■ **EXCERPTED RECORDS**
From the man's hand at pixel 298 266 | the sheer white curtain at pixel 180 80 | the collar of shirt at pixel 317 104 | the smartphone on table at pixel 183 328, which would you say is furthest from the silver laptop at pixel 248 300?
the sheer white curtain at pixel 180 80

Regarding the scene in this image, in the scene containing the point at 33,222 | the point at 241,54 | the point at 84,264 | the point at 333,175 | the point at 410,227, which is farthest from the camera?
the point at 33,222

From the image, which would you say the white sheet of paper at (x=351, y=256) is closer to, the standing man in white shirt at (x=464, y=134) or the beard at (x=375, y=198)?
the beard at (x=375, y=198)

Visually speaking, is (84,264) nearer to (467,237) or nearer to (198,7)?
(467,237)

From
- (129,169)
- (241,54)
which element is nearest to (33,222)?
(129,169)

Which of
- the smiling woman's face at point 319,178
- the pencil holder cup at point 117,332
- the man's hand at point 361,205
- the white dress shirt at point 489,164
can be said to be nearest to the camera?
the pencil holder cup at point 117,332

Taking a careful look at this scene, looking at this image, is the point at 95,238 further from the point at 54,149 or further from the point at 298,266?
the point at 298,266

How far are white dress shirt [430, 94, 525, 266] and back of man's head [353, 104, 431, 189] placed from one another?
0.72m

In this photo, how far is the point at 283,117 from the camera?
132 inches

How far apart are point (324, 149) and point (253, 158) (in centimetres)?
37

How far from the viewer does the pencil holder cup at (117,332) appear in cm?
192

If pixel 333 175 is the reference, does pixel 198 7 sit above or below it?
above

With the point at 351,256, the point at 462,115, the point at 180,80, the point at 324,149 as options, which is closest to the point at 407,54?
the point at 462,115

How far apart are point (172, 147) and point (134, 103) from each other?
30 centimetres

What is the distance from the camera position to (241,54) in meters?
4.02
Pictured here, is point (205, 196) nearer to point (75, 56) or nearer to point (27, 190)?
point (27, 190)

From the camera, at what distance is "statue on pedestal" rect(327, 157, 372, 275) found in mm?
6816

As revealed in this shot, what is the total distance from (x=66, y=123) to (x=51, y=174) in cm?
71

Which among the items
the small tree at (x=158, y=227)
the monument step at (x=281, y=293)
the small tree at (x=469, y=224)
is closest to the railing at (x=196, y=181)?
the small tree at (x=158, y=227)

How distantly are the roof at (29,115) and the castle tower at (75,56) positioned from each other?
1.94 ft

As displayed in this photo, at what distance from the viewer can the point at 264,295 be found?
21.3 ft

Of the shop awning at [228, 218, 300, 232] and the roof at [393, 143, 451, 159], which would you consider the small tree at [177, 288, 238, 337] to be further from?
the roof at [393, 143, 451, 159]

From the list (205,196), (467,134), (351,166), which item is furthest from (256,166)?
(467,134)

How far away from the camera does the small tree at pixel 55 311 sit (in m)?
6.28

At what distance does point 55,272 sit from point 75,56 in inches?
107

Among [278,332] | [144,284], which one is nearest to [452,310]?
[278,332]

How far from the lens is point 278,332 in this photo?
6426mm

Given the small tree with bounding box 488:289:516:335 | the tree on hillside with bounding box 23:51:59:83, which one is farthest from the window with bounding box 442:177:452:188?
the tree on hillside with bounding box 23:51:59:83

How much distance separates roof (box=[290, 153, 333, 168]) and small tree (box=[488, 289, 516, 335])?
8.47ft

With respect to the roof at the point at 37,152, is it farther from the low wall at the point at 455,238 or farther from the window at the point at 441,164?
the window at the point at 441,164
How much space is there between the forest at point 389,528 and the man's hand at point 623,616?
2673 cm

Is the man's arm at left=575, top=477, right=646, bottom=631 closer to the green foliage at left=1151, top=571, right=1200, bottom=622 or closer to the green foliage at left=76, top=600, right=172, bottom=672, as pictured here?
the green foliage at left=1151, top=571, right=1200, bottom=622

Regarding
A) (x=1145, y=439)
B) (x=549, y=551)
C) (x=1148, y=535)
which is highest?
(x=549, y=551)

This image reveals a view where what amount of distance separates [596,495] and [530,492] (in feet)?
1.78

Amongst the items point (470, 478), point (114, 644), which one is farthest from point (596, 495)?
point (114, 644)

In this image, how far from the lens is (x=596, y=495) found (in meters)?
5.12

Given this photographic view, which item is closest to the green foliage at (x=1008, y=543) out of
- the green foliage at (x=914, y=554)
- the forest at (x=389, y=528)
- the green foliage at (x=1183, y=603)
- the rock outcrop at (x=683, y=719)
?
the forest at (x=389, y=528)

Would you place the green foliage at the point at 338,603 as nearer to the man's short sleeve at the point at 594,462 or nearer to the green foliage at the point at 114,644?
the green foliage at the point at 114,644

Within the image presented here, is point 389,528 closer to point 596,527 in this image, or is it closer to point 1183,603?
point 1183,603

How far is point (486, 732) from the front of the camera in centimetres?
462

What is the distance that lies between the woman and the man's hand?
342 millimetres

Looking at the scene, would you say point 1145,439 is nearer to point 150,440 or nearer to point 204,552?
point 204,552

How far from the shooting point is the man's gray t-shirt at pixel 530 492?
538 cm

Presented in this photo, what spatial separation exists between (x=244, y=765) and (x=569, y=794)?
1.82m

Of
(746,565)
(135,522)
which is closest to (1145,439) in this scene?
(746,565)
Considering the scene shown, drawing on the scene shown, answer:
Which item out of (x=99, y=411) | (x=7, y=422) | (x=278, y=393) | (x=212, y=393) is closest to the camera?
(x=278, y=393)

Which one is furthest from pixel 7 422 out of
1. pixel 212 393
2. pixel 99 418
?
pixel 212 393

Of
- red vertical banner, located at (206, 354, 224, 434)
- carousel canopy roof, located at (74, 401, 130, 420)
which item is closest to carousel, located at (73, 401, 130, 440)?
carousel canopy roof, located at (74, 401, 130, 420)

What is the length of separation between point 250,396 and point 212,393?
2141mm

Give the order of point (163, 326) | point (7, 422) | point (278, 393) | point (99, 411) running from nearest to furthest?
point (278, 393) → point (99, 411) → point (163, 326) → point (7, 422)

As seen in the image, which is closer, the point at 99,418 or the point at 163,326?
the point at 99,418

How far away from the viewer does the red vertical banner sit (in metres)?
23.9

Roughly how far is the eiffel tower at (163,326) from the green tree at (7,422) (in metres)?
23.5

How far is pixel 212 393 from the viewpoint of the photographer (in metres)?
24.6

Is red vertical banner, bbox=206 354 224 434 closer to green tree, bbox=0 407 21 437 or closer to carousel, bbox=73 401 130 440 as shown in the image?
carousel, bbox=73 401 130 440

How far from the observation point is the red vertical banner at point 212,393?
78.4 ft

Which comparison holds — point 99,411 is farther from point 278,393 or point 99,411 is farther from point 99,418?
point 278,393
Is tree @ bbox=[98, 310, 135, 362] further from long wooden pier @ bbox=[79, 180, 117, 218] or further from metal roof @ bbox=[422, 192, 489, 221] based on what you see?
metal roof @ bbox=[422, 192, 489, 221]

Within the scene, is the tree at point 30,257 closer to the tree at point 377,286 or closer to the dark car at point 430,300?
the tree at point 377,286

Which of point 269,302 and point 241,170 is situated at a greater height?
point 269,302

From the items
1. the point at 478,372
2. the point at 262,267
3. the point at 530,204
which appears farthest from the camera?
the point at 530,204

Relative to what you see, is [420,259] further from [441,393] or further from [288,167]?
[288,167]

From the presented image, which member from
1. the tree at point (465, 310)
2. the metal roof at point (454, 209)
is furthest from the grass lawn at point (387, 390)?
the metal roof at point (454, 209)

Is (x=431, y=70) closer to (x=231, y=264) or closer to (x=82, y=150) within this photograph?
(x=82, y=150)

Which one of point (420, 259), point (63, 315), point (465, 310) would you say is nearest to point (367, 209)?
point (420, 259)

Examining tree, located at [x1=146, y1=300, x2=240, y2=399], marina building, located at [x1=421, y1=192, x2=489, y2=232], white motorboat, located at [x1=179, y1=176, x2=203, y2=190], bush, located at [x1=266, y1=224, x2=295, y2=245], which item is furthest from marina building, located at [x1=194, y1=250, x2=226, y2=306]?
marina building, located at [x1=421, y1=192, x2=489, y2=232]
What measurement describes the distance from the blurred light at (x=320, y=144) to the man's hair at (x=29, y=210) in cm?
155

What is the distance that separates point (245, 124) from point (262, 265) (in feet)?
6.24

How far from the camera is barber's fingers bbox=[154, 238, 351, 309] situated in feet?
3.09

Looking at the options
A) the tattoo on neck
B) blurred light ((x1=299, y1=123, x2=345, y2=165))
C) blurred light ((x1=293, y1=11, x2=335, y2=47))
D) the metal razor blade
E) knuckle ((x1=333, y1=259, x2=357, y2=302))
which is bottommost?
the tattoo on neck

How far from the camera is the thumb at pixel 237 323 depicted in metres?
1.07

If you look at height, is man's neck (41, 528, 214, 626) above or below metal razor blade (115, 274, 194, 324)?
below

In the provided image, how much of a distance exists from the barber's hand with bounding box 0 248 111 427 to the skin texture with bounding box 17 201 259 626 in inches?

■ **EXERCISE REQUIREMENTS**
Your answer should consist only of the lines from the one with "Which one of" through the end of the data above, reproduced exactly.

■ **OUTPUT BELOW**
Which one of point (420, 259), point (63, 315), point (465, 310) would you say is nearest to point (367, 209)?
point (420, 259)

Examining tree, located at [x1=146, y1=300, x2=240, y2=399], marina building, located at [x1=421, y1=192, x2=489, y2=232], white motorboat, located at [x1=179, y1=176, x2=203, y2=190], bush, located at [x1=266, y1=224, x2=295, y2=245], which item is furthest from marina building, located at [x1=194, y1=250, x2=226, y2=306]?
marina building, located at [x1=421, y1=192, x2=489, y2=232]
What measurement describes the distance from the blurred light at (x=320, y=144) to the man's hair at (x=29, y=210) in cm?
155

What is the distance that separates point (245, 124) from point (262, 265) (in feet)?
6.24

How far from the camera is barber's fingers bbox=[154, 238, 351, 309] situated in feet?
3.09

Looking at the options
A) the tattoo on neck
B) blurred light ((x1=299, y1=123, x2=345, y2=165))
C) blurred light ((x1=293, y1=11, x2=335, y2=47))
D) the metal razor blade
E) knuckle ((x1=333, y1=259, x2=357, y2=302))
which is bottommost?
the tattoo on neck

How far from the camera is the thumb at pixel 237 323 depicted in metres?
1.07

If you look at height, is man's neck (41, 528, 214, 626) above or below metal razor blade (115, 274, 194, 324)?
below

In the provided image, how much of a distance exists from the barber's hand with bounding box 0 248 111 427 to the skin texture with bounding box 17 201 259 626 in inches?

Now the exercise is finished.